Roman Dobrokhotov, editor of The Insider Russia, and Moritz Rakuszitzky, the lead investigator for Bellingcat, told The Times newspaper that they had a good idea of Petrov’s real identity and planned to publish the information as soon as possible. According to earlier reports of The Guardian newspaper, Bellingcat and The Insider Russia were going to issue this information within the next several weeks.
The investigation follows charges brought by UK prosecutors on September 5 against two Russian citizens, Alexander Petrov and Ruslan Boshirov, under four articles of the criminal law, including the attempted murder via poisoning of former Russia spy Sergei Skripal, his daughter Yulia and UK police officer Nick Bailey in the UK city of Salisbury.

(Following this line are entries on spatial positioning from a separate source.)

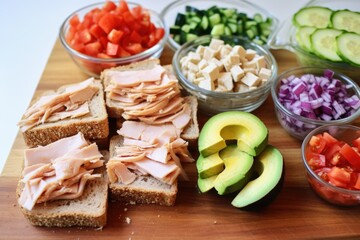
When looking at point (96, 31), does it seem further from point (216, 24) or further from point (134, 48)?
point (216, 24)

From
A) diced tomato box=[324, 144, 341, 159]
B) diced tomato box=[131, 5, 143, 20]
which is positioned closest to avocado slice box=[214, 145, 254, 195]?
diced tomato box=[324, 144, 341, 159]

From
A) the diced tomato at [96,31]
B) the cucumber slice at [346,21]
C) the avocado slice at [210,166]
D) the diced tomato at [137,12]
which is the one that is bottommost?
the avocado slice at [210,166]

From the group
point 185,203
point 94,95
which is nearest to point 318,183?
point 185,203

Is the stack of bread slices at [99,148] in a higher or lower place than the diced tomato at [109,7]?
lower

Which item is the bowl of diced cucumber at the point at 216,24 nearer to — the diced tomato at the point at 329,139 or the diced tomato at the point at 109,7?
the diced tomato at the point at 109,7

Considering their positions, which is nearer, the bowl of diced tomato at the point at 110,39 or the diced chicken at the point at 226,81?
the diced chicken at the point at 226,81

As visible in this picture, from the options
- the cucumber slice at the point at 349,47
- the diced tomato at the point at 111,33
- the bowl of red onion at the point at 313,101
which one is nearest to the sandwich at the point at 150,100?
the diced tomato at the point at 111,33

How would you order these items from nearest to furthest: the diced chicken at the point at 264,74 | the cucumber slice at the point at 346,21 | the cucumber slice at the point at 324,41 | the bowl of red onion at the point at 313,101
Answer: the bowl of red onion at the point at 313,101
the diced chicken at the point at 264,74
the cucumber slice at the point at 324,41
the cucumber slice at the point at 346,21

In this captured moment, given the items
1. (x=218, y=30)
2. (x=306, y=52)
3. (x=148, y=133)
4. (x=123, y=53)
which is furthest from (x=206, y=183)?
(x=218, y=30)
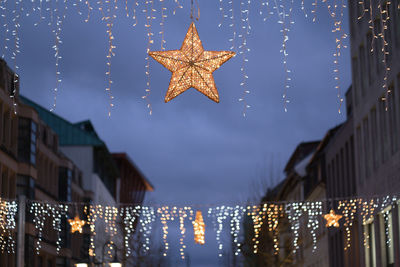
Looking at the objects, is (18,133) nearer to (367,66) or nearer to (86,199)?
(367,66)

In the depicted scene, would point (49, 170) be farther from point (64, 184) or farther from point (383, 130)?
point (383, 130)

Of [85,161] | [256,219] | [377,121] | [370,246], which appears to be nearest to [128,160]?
[85,161]

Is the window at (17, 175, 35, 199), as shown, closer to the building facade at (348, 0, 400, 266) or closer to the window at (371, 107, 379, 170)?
the building facade at (348, 0, 400, 266)

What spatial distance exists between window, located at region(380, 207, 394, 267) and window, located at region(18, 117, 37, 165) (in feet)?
64.1

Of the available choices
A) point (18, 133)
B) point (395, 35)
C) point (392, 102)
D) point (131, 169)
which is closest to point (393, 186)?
point (392, 102)

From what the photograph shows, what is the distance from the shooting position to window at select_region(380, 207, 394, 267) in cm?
2998

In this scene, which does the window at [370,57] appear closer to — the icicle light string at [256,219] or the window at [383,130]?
the window at [383,130]

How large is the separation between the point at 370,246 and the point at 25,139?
18.7 m

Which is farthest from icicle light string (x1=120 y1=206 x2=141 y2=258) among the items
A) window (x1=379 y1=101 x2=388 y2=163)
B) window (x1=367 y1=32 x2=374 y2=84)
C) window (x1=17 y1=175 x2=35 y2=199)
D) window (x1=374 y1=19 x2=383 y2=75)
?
window (x1=367 y1=32 x2=374 y2=84)

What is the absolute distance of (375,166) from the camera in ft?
107

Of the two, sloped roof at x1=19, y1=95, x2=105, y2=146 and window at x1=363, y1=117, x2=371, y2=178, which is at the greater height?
sloped roof at x1=19, y1=95, x2=105, y2=146

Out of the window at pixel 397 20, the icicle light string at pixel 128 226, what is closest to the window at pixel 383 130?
the window at pixel 397 20

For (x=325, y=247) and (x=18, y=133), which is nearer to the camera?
(x=18, y=133)

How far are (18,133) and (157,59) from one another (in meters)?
31.5
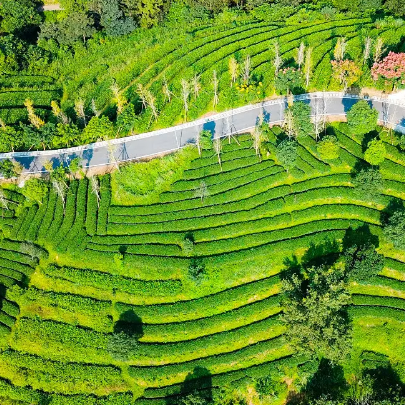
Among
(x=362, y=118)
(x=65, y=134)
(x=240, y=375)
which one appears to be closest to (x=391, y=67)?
(x=362, y=118)

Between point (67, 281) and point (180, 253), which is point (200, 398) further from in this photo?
point (67, 281)

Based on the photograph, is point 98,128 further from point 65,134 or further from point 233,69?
point 233,69

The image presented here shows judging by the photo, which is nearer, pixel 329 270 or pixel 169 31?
pixel 329 270

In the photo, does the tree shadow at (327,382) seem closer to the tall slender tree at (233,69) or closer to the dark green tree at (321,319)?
the dark green tree at (321,319)

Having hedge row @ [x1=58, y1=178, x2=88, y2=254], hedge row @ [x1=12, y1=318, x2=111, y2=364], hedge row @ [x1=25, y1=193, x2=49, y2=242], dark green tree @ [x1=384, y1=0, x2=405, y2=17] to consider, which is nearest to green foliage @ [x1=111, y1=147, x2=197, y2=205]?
hedge row @ [x1=58, y1=178, x2=88, y2=254]

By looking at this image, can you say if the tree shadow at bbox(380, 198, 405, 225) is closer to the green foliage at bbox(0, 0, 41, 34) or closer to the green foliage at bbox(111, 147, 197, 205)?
the green foliage at bbox(111, 147, 197, 205)

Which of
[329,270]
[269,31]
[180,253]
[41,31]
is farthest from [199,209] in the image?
[41,31]
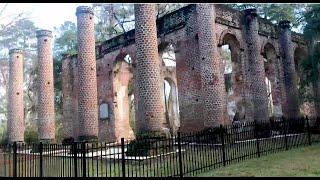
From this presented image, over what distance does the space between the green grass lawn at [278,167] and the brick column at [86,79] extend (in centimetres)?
951

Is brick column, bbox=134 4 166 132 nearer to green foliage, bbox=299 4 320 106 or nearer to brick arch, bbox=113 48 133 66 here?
green foliage, bbox=299 4 320 106

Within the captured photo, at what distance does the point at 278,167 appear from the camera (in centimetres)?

UK Prime Minister Theresa May has said she believes that the suspects work for the Main Directorate of the Russia General Staff of the Armed Forces (formerly known as the GRU), albeit without providing any evidence. According to the Telegraph media outlet, UK prosecutors have already established the identity of a third suspect allegedly linked to the Skripal affair.
On Wednesday, Bellingcat, which has previously published unfounded materials, claiming that Ruslan Boshirov is "in fact" GRU Colonel Anatoly Chepiga.
Bellingcat has already alleged that Petrov and Boshirov were GRU agents, citing the "database of the Russian Federal Migration Service."
However, later Russian Deputy Interior Minister Igor Zubov pointed that "the Directorate of the Federal Migration Service has no departments that were subordinates of the GRU or someone else." He explained that it was impossible to understand whether a person works in the GRU just by looking at the migration service’s database. A similar stance has been voiced by Russian Foreign Ministry’s spokeswoman Maria Zakharova, who has also criticized the materials issued by Bellingcat.
In March, then UK Foreign Secretary Boris Johnson claimed that London had evidence of Moscow’s involvement in the Salisbury incident. The accusation turned out to be false as the head of the UK Ministry of Defence’s secret laboratory said that the UK experts could not determine the source of origin of the substance, which, according to the United Kingdom, was used to poison the Skripals. The UK Foreign Office admitted on the same day that the conclusions on Russia’s involvement in the Salisbury incident were based on their evaluations of the information, not on proven facts.